- 30 Jun 03
Ultra-modern twists on the singing styles of jazz, soul and blues are Topley Bird’s trademark, but her understated ease and sultry innocence are very much her own.
Anyone familiar with Tricky’s early albums – particularly 1994’s stunning Maxinquaye – will know the remarkable voice of his muse Martina Topley Bird, whose strange mix of strength and broken down vulnerability give her a unique sort of fractured beauty, making her sound like an angel with one broken wing. That voice, so laid back and lazy, dreamy and soporific, virtually defined the musical qualities that critics drew together under the name ‘trip hop’. Topley Bird’s fruitful musical relationship with Tricky broke up in 1998 after three albums, and their love relationship broke up too, leaving the very young mother busy with their daughter Macy, and the job of writing her debut solo album, Quixotic.

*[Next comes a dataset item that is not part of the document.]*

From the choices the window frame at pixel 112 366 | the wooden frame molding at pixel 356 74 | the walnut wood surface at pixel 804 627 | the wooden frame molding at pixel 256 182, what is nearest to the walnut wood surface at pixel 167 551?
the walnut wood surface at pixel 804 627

Taking four years to complete, Quixotic has all the signs of a high investment vintage classic. Ultra-modern twists on the singing styles of jazz, soul and blues are Topley Bird’s trademark, drawing comparisons with greats like Nina Simone, Marlene Dietrich and Billie Holliday – but her understated ease and sultry innocence are very much her own. This stripped down, bare essentials album showcases her beautiful voice and songwriting talents wonderfully, and the music, well! The cast includes David Holmes, Tricky and David Arnold, who does the wonderful string arrangements on the track ‘Ilya’. Need I say more?
While there’s some great frenetic tracks with big fuzzy guitars and distorted vocals, most of Quixotic has that knocked back, slow, sensual, techno-soul sound that Topley Bird co-developed with Tricky. Great stuff to chill out to and smooch to. Buy it – you won’t be disappointed.